O vazio vem polido
- Marisa Melo
- 20 de jul.
- 3 min de leitura
“O vazio educado exige mais força do que o confronto explícito. Porque ele fere sem admitir que feriu.” MM

Há uma superficialidade impecável em quase tudo hoje. As palavras são bem escolhidas. Os ambientes, bem iluminados. As relações, bem apresentadas. Há uma estética da leveza em circulação, e com ela, a ilusão. Tudo soa gentil, civilizado, espirituoso. Mas ao tocar, não encosta. Ao ouvir, não permanece. Ao tentar acessar, escapa.
É uma geração que aprendeu a parecer resolvida. Que sabe se expressar com precisão, mas evita qualquer emoção que transborde. Que domina o vocabulário da empatia, mas foge do desconforto real. A frase é bonita, o gesto é calculado, o texto tem métrica de feed. Só que ali, bem no centro da cortesia, mora o vazio.
Gentilezas foram sequestradas por uma lógica de autopreservação. Tornaram-se código social. Estratégia de aceitação. Rituais de simpatia que evitam qualquer risco de confronto. Mas nem toda gentileza toca. Algumas apenas confirmam que não se deseja envolvimento. São modos de manter distância com aparência de cuidado.
É fácil reconhecer esse tom. Pessoas que sorriem com os olhos, mas não escutam com o corpo. Conversas que fluem, mas não permanecem. Afetos que se declaram em palavras perfeitas, mas não se sustentam em ações mínimas. É o afeto higienizado, que aprendeu a se apresentar bem, mas não a se comprometer.
No trabalho, no amor, na amizade, as relações estão cada vez mais bem embaladas e menos habitadas. Há mais frases prontas do que conversa real. Mais acenos do que gestos. Mais presença digital do que presença viva. E uma espécie de vaidade emocional impregna tudo.
O que se vê é um desfile de vínculos que se dissolvem com elegância. Términos pacíficos, afastamentos civilizados, silêncios justificados por excesso de tarefas. Ninguém quer parecer cruel. Ninguém quer dizer que não quer mais. Então, vai-se embora devagar, sem barulho, mas também sem verdade. Desaparece-se com legenda. Some-se com classe.
A elegância virou disfarce. Não se grita, não se acusa, não se confronta. E por isso mesmo, não se transforma nada. Porque a fricção, às vezes, é o que move. O incômodo é o que revela. O desconforto é o que obriga a sair da zona de conforto.

* O exercício
Dê continuidade ao texto acima sobre o vazio polido das relações, começando logo após a última frase.

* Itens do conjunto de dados

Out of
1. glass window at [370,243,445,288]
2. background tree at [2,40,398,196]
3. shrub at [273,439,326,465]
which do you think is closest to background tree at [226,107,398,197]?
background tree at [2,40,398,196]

* Resposta do exercício
Ser intenso virou sinônimo de descontrole. Questionar é visto como agressividade. Demonstrar afeto com excesso de corpo é desconfortável. Tudo que escapa da medida correta é interpretado como desequilíbrio. O equilíbrio virou exigência estética. Mas há um tipo de equilíbrio que é só falta de entrega.
Não se trata de defender relações caóticas ou emoções desenfreadas. Trata-se de perceber o quanto estamos disfarçando o vazio com verniz. O quanto chamamos de leve o que, na verdade, é só raso. O quanto preferimos perder a correr o risco de expor uma parte que não seja polida.
O discurso está bonito. A aparência é segura. As legendas são impecáveis. Mas há uma ausência que atravessa tudo isso. Uma secura que não se nota de longe, mas que, ao se aproximar, sufoca. Relações que não sustentam o peso de um silêncio. Gente que some ao menor sinal de intensidade. Conversas que deslizam sem jamais tocar.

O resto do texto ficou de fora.